Framed by its own disavowel of authorship and identity, “Iterating Grace” is a set of unusual materials — not quite a story — asking only that we bear witness.
1Also tweeting graphs at Madrigal was Anouk Lang, who very generously corresponded with me about methods and corpora. Any intuition that I have gained about stylometric methods has to be credited to her. And reflecting on digital collaboration for a moment, Anouk’s reaching out initially via tweet and the back-and-forth that followed demonstrates for me the power of Twitter as a platform, should we all be so generous.
3The Burrows’s Delta has enjoyed popularity among stylometrists but is somewhat provincial to that field. It is essentially a distance measure between vectors, like Cosine Similarity, but that normalizes feature distances based on their standard deviation across the corpus. See Argamon, “Interpreting Burrows’s Delta: Geometric and Probabilistic Foundations”
4David Hoover recommends further minimizing textual specificity — relative to other texts in the corpus as well as to the author’s personal style — by including in the MFW vector only those words that appear in at least 60-80% of all texts in the corpus, as a rule of thumb. This is one major parameter that Eder does not explore systematically, suggesting that he may not use a minimum document frequency. In his test of different MFW vector sizes, Eder confirms Hoover’s general recommendation that larger MFW vectors perform better (up to about 15,000 words), but adds the qualification that optimal vector size will vary with writing sample size. Since IG is 2000 words and my corpus is relatively small, I will use a 500-word vector without a minimum document frequency.
5Madrigal puts the word count at 2001 — which feels symbolic for a story about the end of the dot-com bubble — although my (imperfect) tokenizer lands at 1970. For convenience, I have referred throughout the blog post to sets of 2000 words, but in practice, I have used 1970 tokens.
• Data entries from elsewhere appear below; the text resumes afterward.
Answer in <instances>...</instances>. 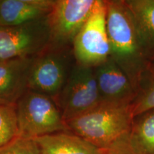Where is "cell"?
I'll list each match as a JSON object with an SVG mask.
<instances>
[{
    "mask_svg": "<svg viewBox=\"0 0 154 154\" xmlns=\"http://www.w3.org/2000/svg\"><path fill=\"white\" fill-rule=\"evenodd\" d=\"M106 5L110 57L127 75L136 94L150 61L126 0H106Z\"/></svg>",
    "mask_w": 154,
    "mask_h": 154,
    "instance_id": "obj_1",
    "label": "cell"
},
{
    "mask_svg": "<svg viewBox=\"0 0 154 154\" xmlns=\"http://www.w3.org/2000/svg\"><path fill=\"white\" fill-rule=\"evenodd\" d=\"M134 117L131 104L101 102L66 125L69 131L99 149H106L129 134Z\"/></svg>",
    "mask_w": 154,
    "mask_h": 154,
    "instance_id": "obj_2",
    "label": "cell"
},
{
    "mask_svg": "<svg viewBox=\"0 0 154 154\" xmlns=\"http://www.w3.org/2000/svg\"><path fill=\"white\" fill-rule=\"evenodd\" d=\"M76 60L72 47L50 45L34 57L28 88L54 100L68 80Z\"/></svg>",
    "mask_w": 154,
    "mask_h": 154,
    "instance_id": "obj_3",
    "label": "cell"
},
{
    "mask_svg": "<svg viewBox=\"0 0 154 154\" xmlns=\"http://www.w3.org/2000/svg\"><path fill=\"white\" fill-rule=\"evenodd\" d=\"M19 135L34 138L69 131L54 100L37 92L27 91L16 103Z\"/></svg>",
    "mask_w": 154,
    "mask_h": 154,
    "instance_id": "obj_4",
    "label": "cell"
},
{
    "mask_svg": "<svg viewBox=\"0 0 154 154\" xmlns=\"http://www.w3.org/2000/svg\"><path fill=\"white\" fill-rule=\"evenodd\" d=\"M72 49L76 63L92 68L110 57L106 0H96L91 15L73 42Z\"/></svg>",
    "mask_w": 154,
    "mask_h": 154,
    "instance_id": "obj_5",
    "label": "cell"
},
{
    "mask_svg": "<svg viewBox=\"0 0 154 154\" xmlns=\"http://www.w3.org/2000/svg\"><path fill=\"white\" fill-rule=\"evenodd\" d=\"M54 101L65 123L99 105L101 99L94 68L76 63Z\"/></svg>",
    "mask_w": 154,
    "mask_h": 154,
    "instance_id": "obj_6",
    "label": "cell"
},
{
    "mask_svg": "<svg viewBox=\"0 0 154 154\" xmlns=\"http://www.w3.org/2000/svg\"><path fill=\"white\" fill-rule=\"evenodd\" d=\"M48 17L15 26H0V61L35 57L50 45Z\"/></svg>",
    "mask_w": 154,
    "mask_h": 154,
    "instance_id": "obj_7",
    "label": "cell"
},
{
    "mask_svg": "<svg viewBox=\"0 0 154 154\" xmlns=\"http://www.w3.org/2000/svg\"><path fill=\"white\" fill-rule=\"evenodd\" d=\"M96 0H55L48 15L51 42L55 47H72L77 34L93 11Z\"/></svg>",
    "mask_w": 154,
    "mask_h": 154,
    "instance_id": "obj_8",
    "label": "cell"
},
{
    "mask_svg": "<svg viewBox=\"0 0 154 154\" xmlns=\"http://www.w3.org/2000/svg\"><path fill=\"white\" fill-rule=\"evenodd\" d=\"M101 102L115 104H131L136 91L127 75L109 57L94 68Z\"/></svg>",
    "mask_w": 154,
    "mask_h": 154,
    "instance_id": "obj_9",
    "label": "cell"
},
{
    "mask_svg": "<svg viewBox=\"0 0 154 154\" xmlns=\"http://www.w3.org/2000/svg\"><path fill=\"white\" fill-rule=\"evenodd\" d=\"M34 57L0 61V105H14L28 91Z\"/></svg>",
    "mask_w": 154,
    "mask_h": 154,
    "instance_id": "obj_10",
    "label": "cell"
},
{
    "mask_svg": "<svg viewBox=\"0 0 154 154\" xmlns=\"http://www.w3.org/2000/svg\"><path fill=\"white\" fill-rule=\"evenodd\" d=\"M55 0H2L0 26H15L48 17Z\"/></svg>",
    "mask_w": 154,
    "mask_h": 154,
    "instance_id": "obj_11",
    "label": "cell"
},
{
    "mask_svg": "<svg viewBox=\"0 0 154 154\" xmlns=\"http://www.w3.org/2000/svg\"><path fill=\"white\" fill-rule=\"evenodd\" d=\"M40 154H101L99 149L72 132H58L34 138Z\"/></svg>",
    "mask_w": 154,
    "mask_h": 154,
    "instance_id": "obj_12",
    "label": "cell"
},
{
    "mask_svg": "<svg viewBox=\"0 0 154 154\" xmlns=\"http://www.w3.org/2000/svg\"><path fill=\"white\" fill-rule=\"evenodd\" d=\"M134 17L142 46L150 62L154 61V0H126Z\"/></svg>",
    "mask_w": 154,
    "mask_h": 154,
    "instance_id": "obj_13",
    "label": "cell"
},
{
    "mask_svg": "<svg viewBox=\"0 0 154 154\" xmlns=\"http://www.w3.org/2000/svg\"><path fill=\"white\" fill-rule=\"evenodd\" d=\"M129 140L138 154H154V109L134 117Z\"/></svg>",
    "mask_w": 154,
    "mask_h": 154,
    "instance_id": "obj_14",
    "label": "cell"
},
{
    "mask_svg": "<svg viewBox=\"0 0 154 154\" xmlns=\"http://www.w3.org/2000/svg\"><path fill=\"white\" fill-rule=\"evenodd\" d=\"M131 107L134 116L154 109V61L149 63L140 79Z\"/></svg>",
    "mask_w": 154,
    "mask_h": 154,
    "instance_id": "obj_15",
    "label": "cell"
},
{
    "mask_svg": "<svg viewBox=\"0 0 154 154\" xmlns=\"http://www.w3.org/2000/svg\"><path fill=\"white\" fill-rule=\"evenodd\" d=\"M18 136L16 104L0 105V147Z\"/></svg>",
    "mask_w": 154,
    "mask_h": 154,
    "instance_id": "obj_16",
    "label": "cell"
},
{
    "mask_svg": "<svg viewBox=\"0 0 154 154\" xmlns=\"http://www.w3.org/2000/svg\"><path fill=\"white\" fill-rule=\"evenodd\" d=\"M0 154H40V149L34 139L18 136L0 147Z\"/></svg>",
    "mask_w": 154,
    "mask_h": 154,
    "instance_id": "obj_17",
    "label": "cell"
},
{
    "mask_svg": "<svg viewBox=\"0 0 154 154\" xmlns=\"http://www.w3.org/2000/svg\"><path fill=\"white\" fill-rule=\"evenodd\" d=\"M101 154H138L131 143L129 134L116 142L110 147L103 149Z\"/></svg>",
    "mask_w": 154,
    "mask_h": 154,
    "instance_id": "obj_18",
    "label": "cell"
},
{
    "mask_svg": "<svg viewBox=\"0 0 154 154\" xmlns=\"http://www.w3.org/2000/svg\"><path fill=\"white\" fill-rule=\"evenodd\" d=\"M1 2H2V0H0V3H1Z\"/></svg>",
    "mask_w": 154,
    "mask_h": 154,
    "instance_id": "obj_19",
    "label": "cell"
}]
</instances>
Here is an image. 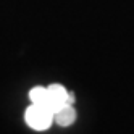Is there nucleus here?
<instances>
[{
  "mask_svg": "<svg viewBox=\"0 0 134 134\" xmlns=\"http://www.w3.org/2000/svg\"><path fill=\"white\" fill-rule=\"evenodd\" d=\"M24 120L27 126L36 129V131H45L50 128L53 123V111H50L44 105H36L32 103L24 113Z\"/></svg>",
  "mask_w": 134,
  "mask_h": 134,
  "instance_id": "nucleus-1",
  "label": "nucleus"
},
{
  "mask_svg": "<svg viewBox=\"0 0 134 134\" xmlns=\"http://www.w3.org/2000/svg\"><path fill=\"white\" fill-rule=\"evenodd\" d=\"M74 120H76V111L73 108V105L70 103H65L63 107H60L53 113V121L60 126H70V124L74 123Z\"/></svg>",
  "mask_w": 134,
  "mask_h": 134,
  "instance_id": "nucleus-2",
  "label": "nucleus"
},
{
  "mask_svg": "<svg viewBox=\"0 0 134 134\" xmlns=\"http://www.w3.org/2000/svg\"><path fill=\"white\" fill-rule=\"evenodd\" d=\"M29 99L32 103L36 105H44L45 107V103H47V99H49V91H47V87H34L31 89L29 92Z\"/></svg>",
  "mask_w": 134,
  "mask_h": 134,
  "instance_id": "nucleus-3",
  "label": "nucleus"
}]
</instances>
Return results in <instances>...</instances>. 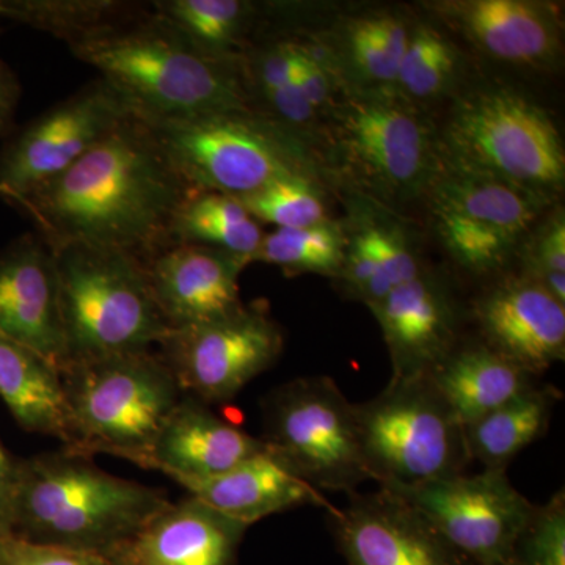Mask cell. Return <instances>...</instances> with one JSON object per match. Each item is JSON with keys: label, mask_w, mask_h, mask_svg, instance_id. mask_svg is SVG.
<instances>
[{"label": "cell", "mask_w": 565, "mask_h": 565, "mask_svg": "<svg viewBox=\"0 0 565 565\" xmlns=\"http://www.w3.org/2000/svg\"><path fill=\"white\" fill-rule=\"evenodd\" d=\"M192 192L150 126L131 115L61 177L13 207L52 252L85 245L145 264L174 245V212Z\"/></svg>", "instance_id": "obj_1"}, {"label": "cell", "mask_w": 565, "mask_h": 565, "mask_svg": "<svg viewBox=\"0 0 565 565\" xmlns=\"http://www.w3.org/2000/svg\"><path fill=\"white\" fill-rule=\"evenodd\" d=\"M77 61L98 70L150 122L248 111L239 66L193 51L150 7L131 20L68 46Z\"/></svg>", "instance_id": "obj_2"}, {"label": "cell", "mask_w": 565, "mask_h": 565, "mask_svg": "<svg viewBox=\"0 0 565 565\" xmlns=\"http://www.w3.org/2000/svg\"><path fill=\"white\" fill-rule=\"evenodd\" d=\"M169 504L162 490L61 449L20 459L13 537L110 557Z\"/></svg>", "instance_id": "obj_3"}, {"label": "cell", "mask_w": 565, "mask_h": 565, "mask_svg": "<svg viewBox=\"0 0 565 565\" xmlns=\"http://www.w3.org/2000/svg\"><path fill=\"white\" fill-rule=\"evenodd\" d=\"M61 375L74 434L65 451L117 456L147 468L162 427L185 396L159 353L71 362Z\"/></svg>", "instance_id": "obj_4"}, {"label": "cell", "mask_w": 565, "mask_h": 565, "mask_svg": "<svg viewBox=\"0 0 565 565\" xmlns=\"http://www.w3.org/2000/svg\"><path fill=\"white\" fill-rule=\"evenodd\" d=\"M54 256L66 363L148 351L170 332L139 259L85 245Z\"/></svg>", "instance_id": "obj_5"}, {"label": "cell", "mask_w": 565, "mask_h": 565, "mask_svg": "<svg viewBox=\"0 0 565 565\" xmlns=\"http://www.w3.org/2000/svg\"><path fill=\"white\" fill-rule=\"evenodd\" d=\"M440 156L548 203L565 182V151L555 122L511 88L468 93L451 111Z\"/></svg>", "instance_id": "obj_6"}, {"label": "cell", "mask_w": 565, "mask_h": 565, "mask_svg": "<svg viewBox=\"0 0 565 565\" xmlns=\"http://www.w3.org/2000/svg\"><path fill=\"white\" fill-rule=\"evenodd\" d=\"M145 122L193 192L243 199L280 178L313 177L300 137L252 110Z\"/></svg>", "instance_id": "obj_7"}, {"label": "cell", "mask_w": 565, "mask_h": 565, "mask_svg": "<svg viewBox=\"0 0 565 565\" xmlns=\"http://www.w3.org/2000/svg\"><path fill=\"white\" fill-rule=\"evenodd\" d=\"M355 412L364 462L379 487L416 489L462 475L470 462L465 429L429 377L392 379Z\"/></svg>", "instance_id": "obj_8"}, {"label": "cell", "mask_w": 565, "mask_h": 565, "mask_svg": "<svg viewBox=\"0 0 565 565\" xmlns=\"http://www.w3.org/2000/svg\"><path fill=\"white\" fill-rule=\"evenodd\" d=\"M330 136L343 172L382 199L427 192L440 166L429 125L394 90L349 92L332 109Z\"/></svg>", "instance_id": "obj_9"}, {"label": "cell", "mask_w": 565, "mask_h": 565, "mask_svg": "<svg viewBox=\"0 0 565 565\" xmlns=\"http://www.w3.org/2000/svg\"><path fill=\"white\" fill-rule=\"evenodd\" d=\"M264 437L270 451L316 490L356 492L371 481L360 445L355 404L333 379H294L263 403Z\"/></svg>", "instance_id": "obj_10"}, {"label": "cell", "mask_w": 565, "mask_h": 565, "mask_svg": "<svg viewBox=\"0 0 565 565\" xmlns=\"http://www.w3.org/2000/svg\"><path fill=\"white\" fill-rule=\"evenodd\" d=\"M427 193L434 228L446 250L476 275L503 269L545 206L512 185L445 159Z\"/></svg>", "instance_id": "obj_11"}, {"label": "cell", "mask_w": 565, "mask_h": 565, "mask_svg": "<svg viewBox=\"0 0 565 565\" xmlns=\"http://www.w3.org/2000/svg\"><path fill=\"white\" fill-rule=\"evenodd\" d=\"M134 111L106 81L88 82L0 147V199L13 206L84 158Z\"/></svg>", "instance_id": "obj_12"}, {"label": "cell", "mask_w": 565, "mask_h": 565, "mask_svg": "<svg viewBox=\"0 0 565 565\" xmlns=\"http://www.w3.org/2000/svg\"><path fill=\"white\" fill-rule=\"evenodd\" d=\"M159 356L185 396L230 403L281 355L285 337L264 308L243 307L223 318L170 330Z\"/></svg>", "instance_id": "obj_13"}, {"label": "cell", "mask_w": 565, "mask_h": 565, "mask_svg": "<svg viewBox=\"0 0 565 565\" xmlns=\"http://www.w3.org/2000/svg\"><path fill=\"white\" fill-rule=\"evenodd\" d=\"M393 492L414 504L476 565L508 564L535 508L511 484L505 470L456 475Z\"/></svg>", "instance_id": "obj_14"}, {"label": "cell", "mask_w": 565, "mask_h": 565, "mask_svg": "<svg viewBox=\"0 0 565 565\" xmlns=\"http://www.w3.org/2000/svg\"><path fill=\"white\" fill-rule=\"evenodd\" d=\"M327 511L334 542L349 565H476L393 490L349 493Z\"/></svg>", "instance_id": "obj_15"}, {"label": "cell", "mask_w": 565, "mask_h": 565, "mask_svg": "<svg viewBox=\"0 0 565 565\" xmlns=\"http://www.w3.org/2000/svg\"><path fill=\"white\" fill-rule=\"evenodd\" d=\"M482 343L531 377L565 356V303L525 274L487 289L475 303Z\"/></svg>", "instance_id": "obj_16"}, {"label": "cell", "mask_w": 565, "mask_h": 565, "mask_svg": "<svg viewBox=\"0 0 565 565\" xmlns=\"http://www.w3.org/2000/svg\"><path fill=\"white\" fill-rule=\"evenodd\" d=\"M0 337L65 366L57 266L35 232L0 250Z\"/></svg>", "instance_id": "obj_17"}, {"label": "cell", "mask_w": 565, "mask_h": 565, "mask_svg": "<svg viewBox=\"0 0 565 565\" xmlns=\"http://www.w3.org/2000/svg\"><path fill=\"white\" fill-rule=\"evenodd\" d=\"M392 356L394 381L427 377L459 345V308L440 278L423 270L370 305Z\"/></svg>", "instance_id": "obj_18"}, {"label": "cell", "mask_w": 565, "mask_h": 565, "mask_svg": "<svg viewBox=\"0 0 565 565\" xmlns=\"http://www.w3.org/2000/svg\"><path fill=\"white\" fill-rule=\"evenodd\" d=\"M248 264L204 245L174 244L143 264L170 330L223 318L243 307L239 275Z\"/></svg>", "instance_id": "obj_19"}, {"label": "cell", "mask_w": 565, "mask_h": 565, "mask_svg": "<svg viewBox=\"0 0 565 565\" xmlns=\"http://www.w3.org/2000/svg\"><path fill=\"white\" fill-rule=\"evenodd\" d=\"M247 530L189 494L152 516L109 559L117 565H237Z\"/></svg>", "instance_id": "obj_20"}, {"label": "cell", "mask_w": 565, "mask_h": 565, "mask_svg": "<svg viewBox=\"0 0 565 565\" xmlns=\"http://www.w3.org/2000/svg\"><path fill=\"white\" fill-rule=\"evenodd\" d=\"M433 10L494 61L539 68L559 54V21L545 3L448 0L433 3Z\"/></svg>", "instance_id": "obj_21"}, {"label": "cell", "mask_w": 565, "mask_h": 565, "mask_svg": "<svg viewBox=\"0 0 565 565\" xmlns=\"http://www.w3.org/2000/svg\"><path fill=\"white\" fill-rule=\"evenodd\" d=\"M266 448L225 422L195 397L184 396L152 446L148 470L177 479L212 478L232 470Z\"/></svg>", "instance_id": "obj_22"}, {"label": "cell", "mask_w": 565, "mask_h": 565, "mask_svg": "<svg viewBox=\"0 0 565 565\" xmlns=\"http://www.w3.org/2000/svg\"><path fill=\"white\" fill-rule=\"evenodd\" d=\"M174 482L191 497L247 526L302 505H318L327 511L333 508L267 446L225 473Z\"/></svg>", "instance_id": "obj_23"}, {"label": "cell", "mask_w": 565, "mask_h": 565, "mask_svg": "<svg viewBox=\"0 0 565 565\" xmlns=\"http://www.w3.org/2000/svg\"><path fill=\"white\" fill-rule=\"evenodd\" d=\"M427 377L463 429L534 384L486 343L457 345Z\"/></svg>", "instance_id": "obj_24"}, {"label": "cell", "mask_w": 565, "mask_h": 565, "mask_svg": "<svg viewBox=\"0 0 565 565\" xmlns=\"http://www.w3.org/2000/svg\"><path fill=\"white\" fill-rule=\"evenodd\" d=\"M0 399L28 433L74 445L68 401L61 370L40 353L0 337Z\"/></svg>", "instance_id": "obj_25"}, {"label": "cell", "mask_w": 565, "mask_h": 565, "mask_svg": "<svg viewBox=\"0 0 565 565\" xmlns=\"http://www.w3.org/2000/svg\"><path fill=\"white\" fill-rule=\"evenodd\" d=\"M151 9L193 51L241 66L253 46L258 7L244 0H154Z\"/></svg>", "instance_id": "obj_26"}, {"label": "cell", "mask_w": 565, "mask_h": 565, "mask_svg": "<svg viewBox=\"0 0 565 565\" xmlns=\"http://www.w3.org/2000/svg\"><path fill=\"white\" fill-rule=\"evenodd\" d=\"M559 392L553 386L531 385L514 399L482 416L465 429L468 456L484 470H505L516 455L544 437Z\"/></svg>", "instance_id": "obj_27"}, {"label": "cell", "mask_w": 565, "mask_h": 565, "mask_svg": "<svg viewBox=\"0 0 565 565\" xmlns=\"http://www.w3.org/2000/svg\"><path fill=\"white\" fill-rule=\"evenodd\" d=\"M262 225L234 196L192 192L174 212L173 244L204 245L252 264L264 239Z\"/></svg>", "instance_id": "obj_28"}, {"label": "cell", "mask_w": 565, "mask_h": 565, "mask_svg": "<svg viewBox=\"0 0 565 565\" xmlns=\"http://www.w3.org/2000/svg\"><path fill=\"white\" fill-rule=\"evenodd\" d=\"M148 7L150 2L128 0H0V17L50 33L71 46L131 20Z\"/></svg>", "instance_id": "obj_29"}, {"label": "cell", "mask_w": 565, "mask_h": 565, "mask_svg": "<svg viewBox=\"0 0 565 565\" xmlns=\"http://www.w3.org/2000/svg\"><path fill=\"white\" fill-rule=\"evenodd\" d=\"M411 29L393 13L377 11L349 22L345 61L371 90H394Z\"/></svg>", "instance_id": "obj_30"}, {"label": "cell", "mask_w": 565, "mask_h": 565, "mask_svg": "<svg viewBox=\"0 0 565 565\" xmlns=\"http://www.w3.org/2000/svg\"><path fill=\"white\" fill-rule=\"evenodd\" d=\"M345 259L343 234L332 223L264 234L253 263L281 267L285 273L340 275Z\"/></svg>", "instance_id": "obj_31"}, {"label": "cell", "mask_w": 565, "mask_h": 565, "mask_svg": "<svg viewBox=\"0 0 565 565\" xmlns=\"http://www.w3.org/2000/svg\"><path fill=\"white\" fill-rule=\"evenodd\" d=\"M457 65L459 52L455 44L437 29L418 25L411 33L394 88H399L407 102L437 98L451 85Z\"/></svg>", "instance_id": "obj_32"}, {"label": "cell", "mask_w": 565, "mask_h": 565, "mask_svg": "<svg viewBox=\"0 0 565 565\" xmlns=\"http://www.w3.org/2000/svg\"><path fill=\"white\" fill-rule=\"evenodd\" d=\"M256 221L280 230L310 228L327 222V210L313 177L292 174L280 178L259 191L237 199Z\"/></svg>", "instance_id": "obj_33"}, {"label": "cell", "mask_w": 565, "mask_h": 565, "mask_svg": "<svg viewBox=\"0 0 565 565\" xmlns=\"http://www.w3.org/2000/svg\"><path fill=\"white\" fill-rule=\"evenodd\" d=\"M505 565H565V494L535 505Z\"/></svg>", "instance_id": "obj_34"}, {"label": "cell", "mask_w": 565, "mask_h": 565, "mask_svg": "<svg viewBox=\"0 0 565 565\" xmlns=\"http://www.w3.org/2000/svg\"><path fill=\"white\" fill-rule=\"evenodd\" d=\"M526 239L523 263L526 277L533 278L546 291L565 303V218L557 211L552 217L531 232Z\"/></svg>", "instance_id": "obj_35"}, {"label": "cell", "mask_w": 565, "mask_h": 565, "mask_svg": "<svg viewBox=\"0 0 565 565\" xmlns=\"http://www.w3.org/2000/svg\"><path fill=\"white\" fill-rule=\"evenodd\" d=\"M377 258L381 273L392 291L397 286L414 280L423 273L422 264L408 247L407 241L390 226L374 225L362 230Z\"/></svg>", "instance_id": "obj_36"}, {"label": "cell", "mask_w": 565, "mask_h": 565, "mask_svg": "<svg viewBox=\"0 0 565 565\" xmlns=\"http://www.w3.org/2000/svg\"><path fill=\"white\" fill-rule=\"evenodd\" d=\"M0 565H117L109 557L31 544L17 537L0 539Z\"/></svg>", "instance_id": "obj_37"}, {"label": "cell", "mask_w": 565, "mask_h": 565, "mask_svg": "<svg viewBox=\"0 0 565 565\" xmlns=\"http://www.w3.org/2000/svg\"><path fill=\"white\" fill-rule=\"evenodd\" d=\"M299 52V62H297L296 77L302 88L305 98L313 106L316 111L329 109L332 103L334 74L329 68L316 61L308 54L307 50L294 41Z\"/></svg>", "instance_id": "obj_38"}, {"label": "cell", "mask_w": 565, "mask_h": 565, "mask_svg": "<svg viewBox=\"0 0 565 565\" xmlns=\"http://www.w3.org/2000/svg\"><path fill=\"white\" fill-rule=\"evenodd\" d=\"M20 459H14L0 441V539L13 537Z\"/></svg>", "instance_id": "obj_39"}, {"label": "cell", "mask_w": 565, "mask_h": 565, "mask_svg": "<svg viewBox=\"0 0 565 565\" xmlns=\"http://www.w3.org/2000/svg\"><path fill=\"white\" fill-rule=\"evenodd\" d=\"M2 32V29H0ZM21 99V84L17 73L0 57V147L17 131L14 117Z\"/></svg>", "instance_id": "obj_40"}]
</instances>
6Eder validates the practice of stitching together multiple pieces in the same genre by an author, and I have done this with Bronson, Honan, and Orlean.
7Stolerman, et al. “Classify, but Verify: Breaking the Closed-World Assumption in Stylometric Authorship Attribution.” The Tenth Annual IFIP WG 11.9 International Conference on Digital Forensics. January 2014. Vienna, Austria.; Koppel et al. “The Fundamental Problem of Authorship Attribution.” English Studies. 93.3 (2012): 284-291.
8Readers who follow the link to Steve DeLong’s blog post that is embedded toward the end of this one, will find there an excerpt of an email I had sent him with some of my findings. In that email I had reported the opposite effect: when the classifier examined both Orlean’s New Yorker pieces and The Orchid Thief, it leaned toward the latter. At the time, I had been experimenting with different parameters and had followed Hoover’s suggestion to include only words with a minimum document frequency of 60%. In fact, this had reduced the size of the MFW vector to under 200. Since then, I have preferred to not to use a minimum document frequency and simply to use the 500 most frequent words, due to the smallness of the corpus.